### Dataset records
┌──

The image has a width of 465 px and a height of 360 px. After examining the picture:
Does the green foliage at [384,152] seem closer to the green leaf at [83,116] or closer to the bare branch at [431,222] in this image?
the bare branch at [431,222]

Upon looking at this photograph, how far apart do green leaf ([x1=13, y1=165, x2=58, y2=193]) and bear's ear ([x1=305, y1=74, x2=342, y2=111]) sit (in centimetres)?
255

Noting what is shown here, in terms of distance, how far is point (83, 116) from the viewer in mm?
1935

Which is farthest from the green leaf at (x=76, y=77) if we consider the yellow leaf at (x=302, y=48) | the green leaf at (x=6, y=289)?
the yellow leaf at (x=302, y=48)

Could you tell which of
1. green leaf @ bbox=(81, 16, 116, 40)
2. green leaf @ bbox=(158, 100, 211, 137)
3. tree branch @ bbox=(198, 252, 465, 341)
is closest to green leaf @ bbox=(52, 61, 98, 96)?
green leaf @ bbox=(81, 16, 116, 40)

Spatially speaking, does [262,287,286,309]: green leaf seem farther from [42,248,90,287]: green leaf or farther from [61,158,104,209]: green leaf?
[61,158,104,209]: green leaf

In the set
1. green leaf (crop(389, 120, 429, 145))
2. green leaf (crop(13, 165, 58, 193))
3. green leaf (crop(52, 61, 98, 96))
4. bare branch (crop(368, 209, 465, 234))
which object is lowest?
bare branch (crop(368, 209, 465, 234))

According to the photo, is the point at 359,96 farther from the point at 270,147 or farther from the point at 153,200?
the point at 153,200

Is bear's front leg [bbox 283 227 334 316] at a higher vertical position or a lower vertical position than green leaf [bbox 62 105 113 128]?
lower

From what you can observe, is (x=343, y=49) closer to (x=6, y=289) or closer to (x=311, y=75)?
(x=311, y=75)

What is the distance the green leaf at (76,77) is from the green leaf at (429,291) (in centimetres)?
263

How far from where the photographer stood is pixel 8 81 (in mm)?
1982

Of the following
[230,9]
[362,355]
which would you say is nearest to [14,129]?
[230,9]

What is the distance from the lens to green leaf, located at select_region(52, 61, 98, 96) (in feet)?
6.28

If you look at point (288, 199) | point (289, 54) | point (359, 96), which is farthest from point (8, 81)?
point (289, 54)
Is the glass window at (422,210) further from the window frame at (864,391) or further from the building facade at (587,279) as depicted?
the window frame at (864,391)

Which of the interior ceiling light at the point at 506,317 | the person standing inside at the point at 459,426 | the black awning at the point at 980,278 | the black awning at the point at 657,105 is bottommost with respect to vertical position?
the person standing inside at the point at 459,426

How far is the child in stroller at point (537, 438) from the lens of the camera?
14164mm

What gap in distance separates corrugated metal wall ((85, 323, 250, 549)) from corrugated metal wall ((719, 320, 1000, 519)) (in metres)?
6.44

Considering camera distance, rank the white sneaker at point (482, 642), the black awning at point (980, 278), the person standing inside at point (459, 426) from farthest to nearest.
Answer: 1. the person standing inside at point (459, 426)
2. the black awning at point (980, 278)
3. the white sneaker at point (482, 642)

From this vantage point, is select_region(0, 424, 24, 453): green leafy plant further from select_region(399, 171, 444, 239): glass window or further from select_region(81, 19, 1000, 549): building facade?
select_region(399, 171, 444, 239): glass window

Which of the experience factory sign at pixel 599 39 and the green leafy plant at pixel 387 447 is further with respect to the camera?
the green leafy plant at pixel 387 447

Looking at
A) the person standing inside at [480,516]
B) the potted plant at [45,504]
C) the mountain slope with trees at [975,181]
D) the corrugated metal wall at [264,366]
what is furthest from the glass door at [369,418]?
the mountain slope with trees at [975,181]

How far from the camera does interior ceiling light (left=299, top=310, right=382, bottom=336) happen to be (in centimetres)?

└──

### What needs to be done
Give the lines of the data as a numbered list, from the line containing "From this vantage" through the end of the data, both ends included. Leave out blank lines.

### The response
1. From this vantage point, is select_region(0, 424, 24, 453): green leafy plant further from select_region(399, 171, 444, 239): glass window or further from select_region(81, 19, 1000, 549): building facade?
2. select_region(399, 171, 444, 239): glass window
3. Which of the experience factory sign at pixel 599 39 and the green leafy plant at pixel 387 447 is further with respect to the camera?
4. the green leafy plant at pixel 387 447
5. Looking at
6. A) the person standing inside at [480,516]
7. B) the potted plant at [45,504]
8. C) the mountain slope with trees at [975,181]
9. D) the corrugated metal wall at [264,366]
10. what is furthest from the glass door at [369,418]?
11. the mountain slope with trees at [975,181]
12. How far from the camera does interior ceiling light (left=299, top=310, right=382, bottom=336) happen to be (in centimetres)?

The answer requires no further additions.